===== TEKST =====

Spinoza was vertrouwd met Aristoteles, de christelijke scholastici, de opvattingen in de joodse kabbala over Gods immanentie en de uiteindelijke identiteit tussen de Schepper en Zijn schepping. Zijn geschriften laten de verwerking zien van deze en andere invloeden. Omdat hij beweerd zou hebben dat God een lichaam heeft, werd hij in 1656 wegens ketterij door de joodse gemeenschap in Amsterdam geëxcommuniceerd. Maar heeft men hem begrepen?

Spinoza's antwoord op het raadsel van het bestaan was: „Al wat is, is in God en niets is zonder God bestaanbaar noch denkbaar.” Zijn denken is monistisch (één beginsel dient ter verklaring van alle verschijnselen). Gelet op de pogingen de vrijheid(sruimte) van de mens te verzoenen met de wetten van de goddelijke natuur, noemt de schrijver Spinoza's antwoord „niet alleen vindingrijker en diepzinniger dan alle andere, maar misschien ook het enige dat echt plausibel is.”

=====

**LIJST MET OPDRACHTEN:**
A) Waarom werd Spinoza volgens de tekst over Spinoza in 1656 door de joodse gemeenschap in Amsterdam geëxcommuniceerd? Antwoord in één tot drie zinnen.
B) Som alle denkers en stromingen op waarmee Spinoza volgens de tekst over Spinoza vertrouwd was.
C) Schrijf de tekst over Spinoza verder, aansluitend op de laatste zin.
Deze gegevens hebben hier geen functie.

===== AANGELEVERDE GEGEVENS =====

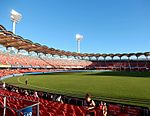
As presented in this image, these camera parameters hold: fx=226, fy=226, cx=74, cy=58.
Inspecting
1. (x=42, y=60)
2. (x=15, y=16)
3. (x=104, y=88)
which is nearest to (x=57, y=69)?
(x=42, y=60)

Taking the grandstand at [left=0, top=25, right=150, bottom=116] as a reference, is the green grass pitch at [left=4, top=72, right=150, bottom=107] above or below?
below

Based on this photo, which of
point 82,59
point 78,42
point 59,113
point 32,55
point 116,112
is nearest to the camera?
point 59,113

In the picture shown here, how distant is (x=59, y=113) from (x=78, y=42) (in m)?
143

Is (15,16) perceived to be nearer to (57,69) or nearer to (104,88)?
(57,69)

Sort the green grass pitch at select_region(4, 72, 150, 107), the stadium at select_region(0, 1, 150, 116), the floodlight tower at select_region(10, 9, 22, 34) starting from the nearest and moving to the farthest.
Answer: the green grass pitch at select_region(4, 72, 150, 107) → the stadium at select_region(0, 1, 150, 116) → the floodlight tower at select_region(10, 9, 22, 34)

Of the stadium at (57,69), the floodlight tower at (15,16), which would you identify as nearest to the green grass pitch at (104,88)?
the stadium at (57,69)

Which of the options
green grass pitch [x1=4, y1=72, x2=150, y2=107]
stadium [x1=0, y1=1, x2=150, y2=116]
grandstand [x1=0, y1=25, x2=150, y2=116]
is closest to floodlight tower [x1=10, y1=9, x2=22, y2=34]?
stadium [x1=0, y1=1, x2=150, y2=116]

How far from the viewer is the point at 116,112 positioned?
476 inches

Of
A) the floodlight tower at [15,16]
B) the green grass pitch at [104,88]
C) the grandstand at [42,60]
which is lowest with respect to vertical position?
the green grass pitch at [104,88]

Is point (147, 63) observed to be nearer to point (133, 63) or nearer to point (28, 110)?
point (133, 63)

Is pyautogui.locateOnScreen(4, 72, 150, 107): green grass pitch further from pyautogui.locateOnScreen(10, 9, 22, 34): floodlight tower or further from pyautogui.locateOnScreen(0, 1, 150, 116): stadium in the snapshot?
pyautogui.locateOnScreen(10, 9, 22, 34): floodlight tower

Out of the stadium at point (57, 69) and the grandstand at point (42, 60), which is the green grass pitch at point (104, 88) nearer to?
the stadium at point (57, 69)

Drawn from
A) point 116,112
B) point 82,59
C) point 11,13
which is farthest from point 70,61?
point 116,112

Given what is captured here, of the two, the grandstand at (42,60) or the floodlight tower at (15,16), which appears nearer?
the grandstand at (42,60)
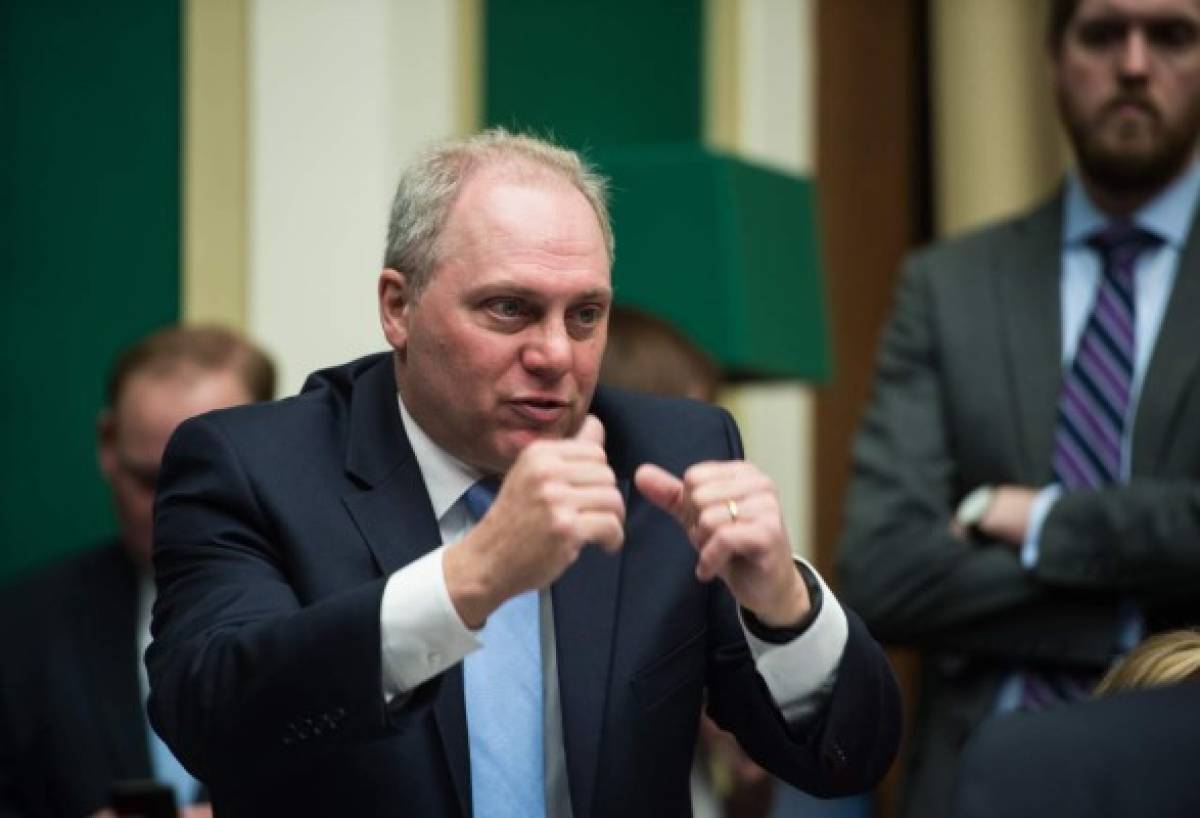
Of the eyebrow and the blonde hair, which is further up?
the eyebrow

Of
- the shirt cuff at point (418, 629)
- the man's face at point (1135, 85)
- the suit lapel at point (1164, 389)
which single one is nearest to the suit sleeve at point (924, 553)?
the suit lapel at point (1164, 389)

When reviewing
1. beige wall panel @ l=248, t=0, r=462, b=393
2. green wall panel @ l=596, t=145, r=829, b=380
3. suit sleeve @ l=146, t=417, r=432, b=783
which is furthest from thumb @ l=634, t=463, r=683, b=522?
beige wall panel @ l=248, t=0, r=462, b=393

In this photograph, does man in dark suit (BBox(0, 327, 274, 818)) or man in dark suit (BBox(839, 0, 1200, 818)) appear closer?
man in dark suit (BBox(839, 0, 1200, 818))

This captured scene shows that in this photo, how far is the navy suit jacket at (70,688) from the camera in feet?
13.3

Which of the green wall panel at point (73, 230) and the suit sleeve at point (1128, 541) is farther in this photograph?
the green wall panel at point (73, 230)

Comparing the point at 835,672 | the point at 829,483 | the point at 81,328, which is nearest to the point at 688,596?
the point at 835,672

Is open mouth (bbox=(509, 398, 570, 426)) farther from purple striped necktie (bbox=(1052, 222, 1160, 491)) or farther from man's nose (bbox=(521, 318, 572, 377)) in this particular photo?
purple striped necktie (bbox=(1052, 222, 1160, 491))

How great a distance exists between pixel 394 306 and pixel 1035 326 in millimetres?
1577

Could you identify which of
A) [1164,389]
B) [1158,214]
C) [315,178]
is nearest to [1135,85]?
[1158,214]

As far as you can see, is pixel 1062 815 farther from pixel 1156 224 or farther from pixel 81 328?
pixel 81 328

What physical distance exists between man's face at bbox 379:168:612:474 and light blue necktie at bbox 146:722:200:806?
1557mm

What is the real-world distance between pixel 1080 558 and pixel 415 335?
1.45m

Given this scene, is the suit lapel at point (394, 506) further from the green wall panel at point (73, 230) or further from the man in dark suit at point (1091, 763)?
the green wall panel at point (73, 230)

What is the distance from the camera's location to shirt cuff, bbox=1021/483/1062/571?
3.87 m
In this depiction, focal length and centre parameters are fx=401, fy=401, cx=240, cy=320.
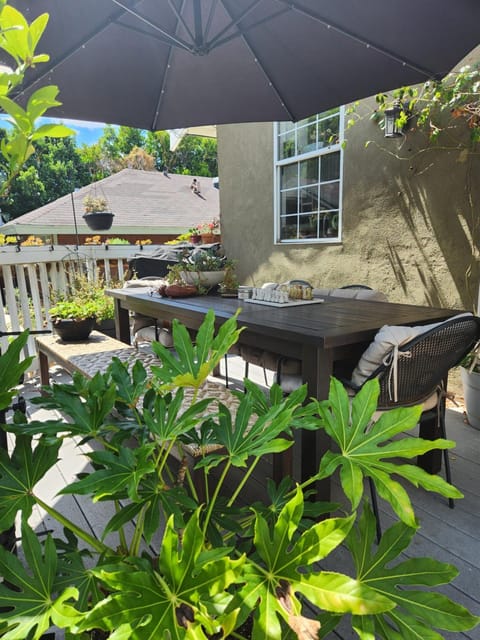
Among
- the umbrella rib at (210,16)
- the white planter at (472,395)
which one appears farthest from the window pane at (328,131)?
the white planter at (472,395)

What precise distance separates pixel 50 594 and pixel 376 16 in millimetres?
2787

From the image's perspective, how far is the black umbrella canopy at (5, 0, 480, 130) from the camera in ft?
7.10

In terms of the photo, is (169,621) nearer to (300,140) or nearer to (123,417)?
(123,417)

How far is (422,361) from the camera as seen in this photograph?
182 centimetres

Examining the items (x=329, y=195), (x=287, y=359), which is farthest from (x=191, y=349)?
(x=329, y=195)

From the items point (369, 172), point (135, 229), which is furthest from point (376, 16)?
point (135, 229)

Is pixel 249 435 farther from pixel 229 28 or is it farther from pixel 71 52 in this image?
pixel 71 52

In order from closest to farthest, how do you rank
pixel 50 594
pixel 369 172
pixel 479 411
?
1. pixel 50 594
2. pixel 479 411
3. pixel 369 172

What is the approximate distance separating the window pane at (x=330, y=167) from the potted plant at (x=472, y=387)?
7.78 ft

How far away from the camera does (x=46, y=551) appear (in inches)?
31.6

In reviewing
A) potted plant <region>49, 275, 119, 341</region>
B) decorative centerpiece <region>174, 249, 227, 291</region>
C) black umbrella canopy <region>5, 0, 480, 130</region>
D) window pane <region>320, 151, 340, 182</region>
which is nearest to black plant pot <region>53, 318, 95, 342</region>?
potted plant <region>49, 275, 119, 341</region>

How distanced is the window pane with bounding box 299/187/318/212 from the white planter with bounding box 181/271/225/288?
74.5 inches

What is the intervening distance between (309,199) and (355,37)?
2.38 metres

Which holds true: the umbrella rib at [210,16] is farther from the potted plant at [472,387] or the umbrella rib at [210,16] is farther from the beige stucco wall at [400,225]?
the potted plant at [472,387]
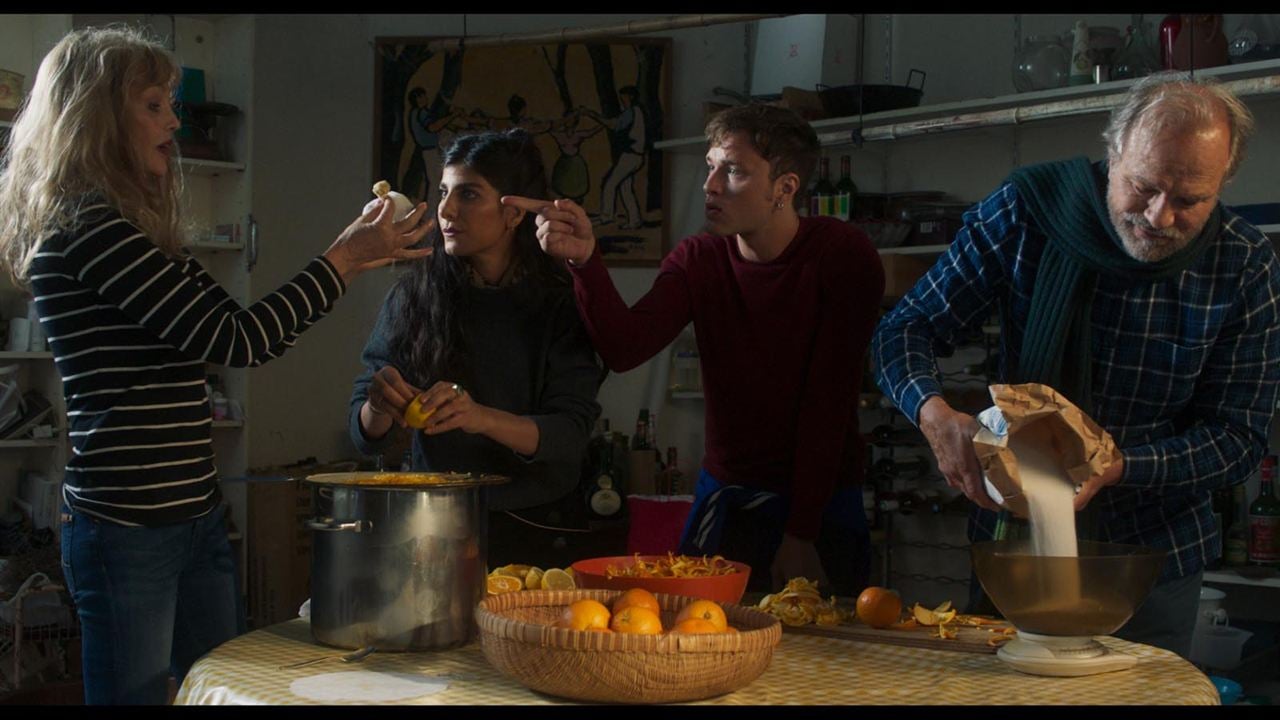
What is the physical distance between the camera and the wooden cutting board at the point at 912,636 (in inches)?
70.6

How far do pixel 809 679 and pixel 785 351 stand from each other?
3.33 ft

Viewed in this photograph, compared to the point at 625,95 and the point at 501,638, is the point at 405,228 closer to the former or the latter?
the point at 501,638

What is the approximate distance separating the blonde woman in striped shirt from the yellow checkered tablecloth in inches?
12.8

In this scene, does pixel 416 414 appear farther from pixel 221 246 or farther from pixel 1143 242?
pixel 221 246

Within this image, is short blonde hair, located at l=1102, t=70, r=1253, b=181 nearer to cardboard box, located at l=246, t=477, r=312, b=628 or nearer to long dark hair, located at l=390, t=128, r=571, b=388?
long dark hair, located at l=390, t=128, r=571, b=388

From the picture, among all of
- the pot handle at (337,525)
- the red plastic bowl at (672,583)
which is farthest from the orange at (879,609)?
the pot handle at (337,525)

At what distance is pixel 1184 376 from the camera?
2.15 meters

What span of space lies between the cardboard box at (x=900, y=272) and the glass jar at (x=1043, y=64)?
68 cm

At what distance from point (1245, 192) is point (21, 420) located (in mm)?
4168

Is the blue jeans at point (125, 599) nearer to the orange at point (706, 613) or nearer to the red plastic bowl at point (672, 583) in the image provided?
the red plastic bowl at point (672, 583)

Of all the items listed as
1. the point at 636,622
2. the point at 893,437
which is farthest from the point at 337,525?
the point at 893,437

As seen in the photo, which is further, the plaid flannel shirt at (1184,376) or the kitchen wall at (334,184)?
the kitchen wall at (334,184)

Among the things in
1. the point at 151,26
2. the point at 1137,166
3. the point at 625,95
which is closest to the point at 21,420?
the point at 151,26

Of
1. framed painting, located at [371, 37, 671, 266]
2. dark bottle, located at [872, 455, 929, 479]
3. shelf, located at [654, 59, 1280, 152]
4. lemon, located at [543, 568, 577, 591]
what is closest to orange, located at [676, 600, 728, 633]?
lemon, located at [543, 568, 577, 591]
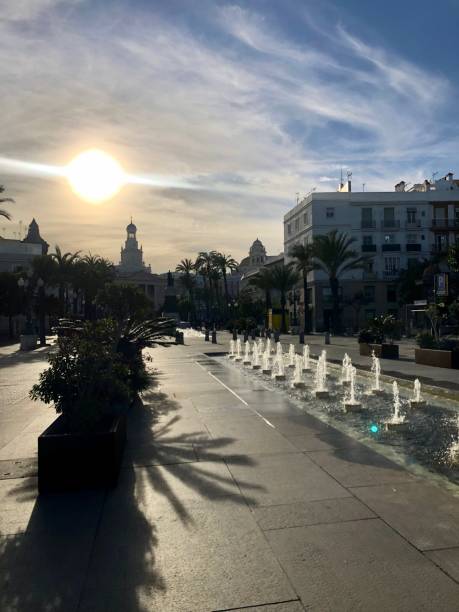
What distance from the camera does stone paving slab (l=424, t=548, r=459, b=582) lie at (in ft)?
12.0

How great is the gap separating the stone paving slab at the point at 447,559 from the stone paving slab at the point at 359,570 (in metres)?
0.06

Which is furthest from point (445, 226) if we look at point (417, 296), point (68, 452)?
point (68, 452)

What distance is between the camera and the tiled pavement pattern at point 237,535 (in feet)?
11.2

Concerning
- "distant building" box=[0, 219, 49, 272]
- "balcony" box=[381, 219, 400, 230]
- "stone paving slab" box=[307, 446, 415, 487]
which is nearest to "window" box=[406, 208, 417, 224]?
"balcony" box=[381, 219, 400, 230]

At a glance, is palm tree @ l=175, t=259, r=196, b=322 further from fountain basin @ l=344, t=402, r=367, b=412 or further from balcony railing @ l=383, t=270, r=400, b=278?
fountain basin @ l=344, t=402, r=367, b=412

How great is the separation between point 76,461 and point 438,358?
49.9 feet

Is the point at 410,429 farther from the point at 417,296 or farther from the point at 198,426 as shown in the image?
the point at 417,296

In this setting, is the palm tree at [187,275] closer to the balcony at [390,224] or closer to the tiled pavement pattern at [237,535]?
the balcony at [390,224]

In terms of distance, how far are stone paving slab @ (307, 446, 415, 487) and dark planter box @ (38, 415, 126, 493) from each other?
2.48 meters

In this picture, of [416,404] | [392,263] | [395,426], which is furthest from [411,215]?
[395,426]

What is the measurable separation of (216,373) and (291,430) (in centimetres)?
866

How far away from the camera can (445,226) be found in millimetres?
61156

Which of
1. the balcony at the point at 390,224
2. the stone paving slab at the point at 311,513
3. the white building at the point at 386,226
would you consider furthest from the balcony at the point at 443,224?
the stone paving slab at the point at 311,513

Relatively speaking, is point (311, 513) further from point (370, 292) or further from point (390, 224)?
point (390, 224)
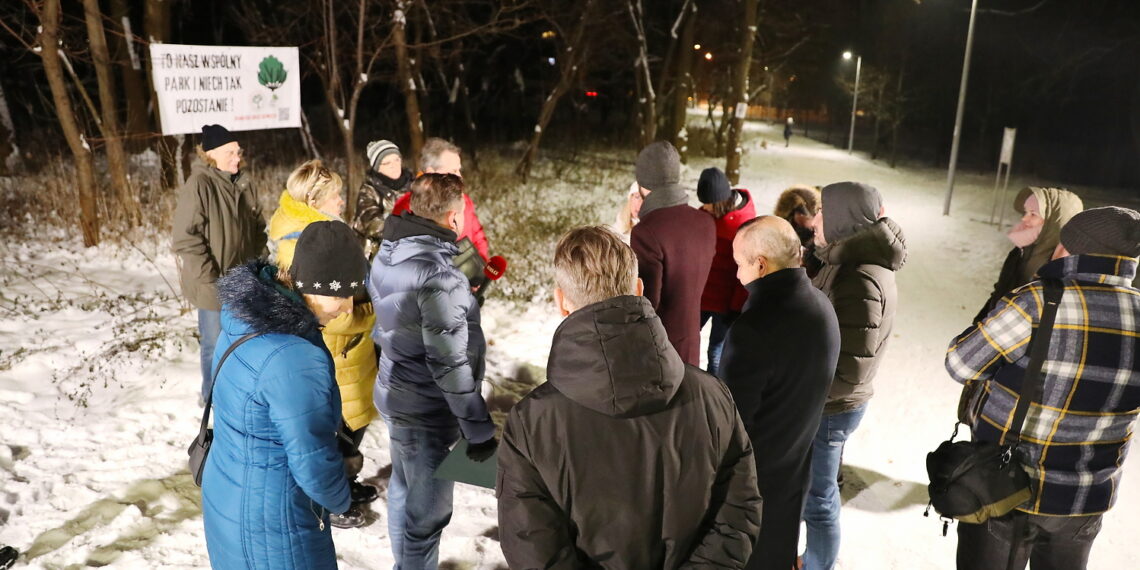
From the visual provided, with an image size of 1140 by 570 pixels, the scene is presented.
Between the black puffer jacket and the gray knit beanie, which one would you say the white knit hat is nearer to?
the gray knit beanie

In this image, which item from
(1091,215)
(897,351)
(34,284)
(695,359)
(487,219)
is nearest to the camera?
(1091,215)

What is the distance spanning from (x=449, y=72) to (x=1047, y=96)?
28002 mm

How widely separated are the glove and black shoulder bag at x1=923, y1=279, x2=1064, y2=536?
1835mm

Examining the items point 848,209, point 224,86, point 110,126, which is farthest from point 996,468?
point 110,126

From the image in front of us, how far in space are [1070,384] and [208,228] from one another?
4742 millimetres

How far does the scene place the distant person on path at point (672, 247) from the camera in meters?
3.94

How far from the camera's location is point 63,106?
8086 millimetres

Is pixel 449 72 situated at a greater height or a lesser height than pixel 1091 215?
greater

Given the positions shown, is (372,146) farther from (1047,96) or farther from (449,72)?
(1047,96)

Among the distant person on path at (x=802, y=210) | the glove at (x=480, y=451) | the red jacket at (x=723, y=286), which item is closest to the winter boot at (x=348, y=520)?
the glove at (x=480, y=451)

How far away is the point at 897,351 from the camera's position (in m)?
7.20

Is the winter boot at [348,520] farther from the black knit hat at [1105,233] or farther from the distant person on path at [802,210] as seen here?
the black knit hat at [1105,233]

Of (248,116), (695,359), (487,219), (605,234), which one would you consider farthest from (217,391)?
(487,219)

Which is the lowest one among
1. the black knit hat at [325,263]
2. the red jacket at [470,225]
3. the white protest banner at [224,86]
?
the red jacket at [470,225]
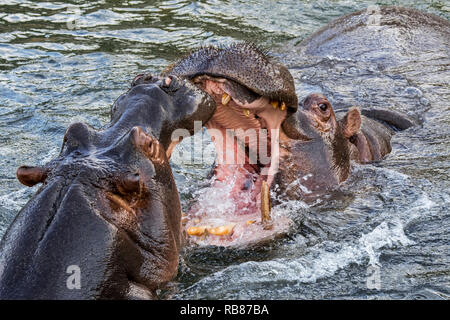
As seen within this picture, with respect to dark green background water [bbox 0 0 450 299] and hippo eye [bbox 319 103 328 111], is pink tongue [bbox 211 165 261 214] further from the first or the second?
hippo eye [bbox 319 103 328 111]

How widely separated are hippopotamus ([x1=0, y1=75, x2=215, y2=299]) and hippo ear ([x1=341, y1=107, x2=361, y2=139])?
206 cm

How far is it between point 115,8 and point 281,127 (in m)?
6.93

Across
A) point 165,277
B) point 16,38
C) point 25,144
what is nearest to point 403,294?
point 165,277

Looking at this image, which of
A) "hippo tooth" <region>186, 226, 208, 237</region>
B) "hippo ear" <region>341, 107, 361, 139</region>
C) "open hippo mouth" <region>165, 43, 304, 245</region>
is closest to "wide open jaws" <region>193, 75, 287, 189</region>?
"open hippo mouth" <region>165, 43, 304, 245</region>

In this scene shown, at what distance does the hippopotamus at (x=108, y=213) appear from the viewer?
113 inches

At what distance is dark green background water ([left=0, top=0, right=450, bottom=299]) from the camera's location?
13.7ft

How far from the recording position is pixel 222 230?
15.0ft

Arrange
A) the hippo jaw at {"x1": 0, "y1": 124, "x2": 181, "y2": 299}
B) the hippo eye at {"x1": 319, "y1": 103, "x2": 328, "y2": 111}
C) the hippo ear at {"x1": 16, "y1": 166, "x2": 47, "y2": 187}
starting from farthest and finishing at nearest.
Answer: the hippo eye at {"x1": 319, "y1": 103, "x2": 328, "y2": 111} → the hippo ear at {"x1": 16, "y1": 166, "x2": 47, "y2": 187} → the hippo jaw at {"x1": 0, "y1": 124, "x2": 181, "y2": 299}

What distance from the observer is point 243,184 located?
5008mm

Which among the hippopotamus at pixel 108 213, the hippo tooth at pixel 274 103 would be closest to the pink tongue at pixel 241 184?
the hippo tooth at pixel 274 103

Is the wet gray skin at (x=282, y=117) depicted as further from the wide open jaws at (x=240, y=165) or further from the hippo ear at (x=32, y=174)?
the hippo ear at (x=32, y=174)

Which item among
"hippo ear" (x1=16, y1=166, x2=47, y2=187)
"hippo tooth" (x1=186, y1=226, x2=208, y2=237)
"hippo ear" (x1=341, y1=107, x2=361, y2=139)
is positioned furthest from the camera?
"hippo ear" (x1=341, y1=107, x2=361, y2=139)

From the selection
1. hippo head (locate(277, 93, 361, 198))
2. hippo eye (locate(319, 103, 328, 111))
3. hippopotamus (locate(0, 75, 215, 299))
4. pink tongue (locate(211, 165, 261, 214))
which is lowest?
pink tongue (locate(211, 165, 261, 214))
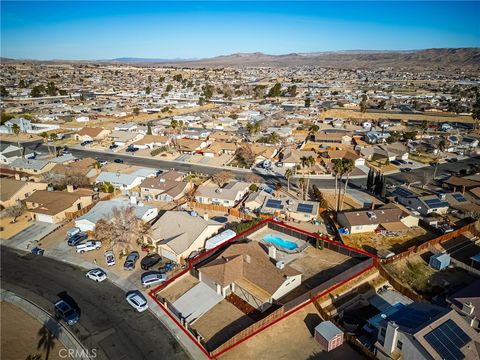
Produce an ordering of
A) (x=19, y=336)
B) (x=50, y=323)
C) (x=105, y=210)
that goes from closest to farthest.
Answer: (x=19, y=336)
(x=50, y=323)
(x=105, y=210)

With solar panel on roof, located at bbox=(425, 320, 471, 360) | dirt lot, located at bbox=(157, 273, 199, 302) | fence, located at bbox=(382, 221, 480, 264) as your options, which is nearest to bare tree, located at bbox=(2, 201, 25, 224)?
dirt lot, located at bbox=(157, 273, 199, 302)

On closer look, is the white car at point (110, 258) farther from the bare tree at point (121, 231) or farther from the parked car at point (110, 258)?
the bare tree at point (121, 231)

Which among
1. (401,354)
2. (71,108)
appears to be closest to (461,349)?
(401,354)

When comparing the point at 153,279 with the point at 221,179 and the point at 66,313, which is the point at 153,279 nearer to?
the point at 66,313

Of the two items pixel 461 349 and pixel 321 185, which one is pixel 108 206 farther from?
pixel 461 349

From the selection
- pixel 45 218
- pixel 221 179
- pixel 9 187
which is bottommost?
pixel 45 218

=====

**JOUW ANTWOORDEN:**
A) Spinoza werd in 1656 wegens ketterij geëxcommuniceerd, omdat hij beweerd zou hebben dat God een lichaam heeft.

B)
- Aristoteles
- de christelijke scholastici
- de opvattingen in de joodse kabbala over Gods immanentie en de uiteindelijke identiteit tussen de Schepper en Zijn schepping

C)
Extreem moeilijk
Schrijver van het deel over Hegel (1770-1831) is Peter Singer, hoogleraar filosofie in Melbourne. Hegel geldt als duister en extreem moeilijk. Toch slaagde Singer erin enkele hoofdlijnen van zijn denken helder uiteen te zetten. Daarom is dit boek een belangrijke aanwinst. Volgens Hegel was de geschiedenis van de wereld de ontwikkeling van het vrijheidsbewustzijn. In de oude oosterse wereld was de wil van allen ondergeschikt aan die van de patriarch, de lama, de keizer of de farao. Ons begrip van individueel bewustzijn ontbrak.

Via Socrates ontwikkelde zich het principe van het onafhankelijke denken in de Griekse wereld. Het Romeinse Rijk liet de voortdurende spanning zien tussen de absolute macht van de staat en het ideaal van individualiteit. De komst van het christendom zorgde voor de ontwikkeling van het religieuze zelfbewustzijn; niet de natuurlijke wereld maar de spirituele was het werkelijke thuis. De Reformatie verkondigde de rechten van het individuele geweten.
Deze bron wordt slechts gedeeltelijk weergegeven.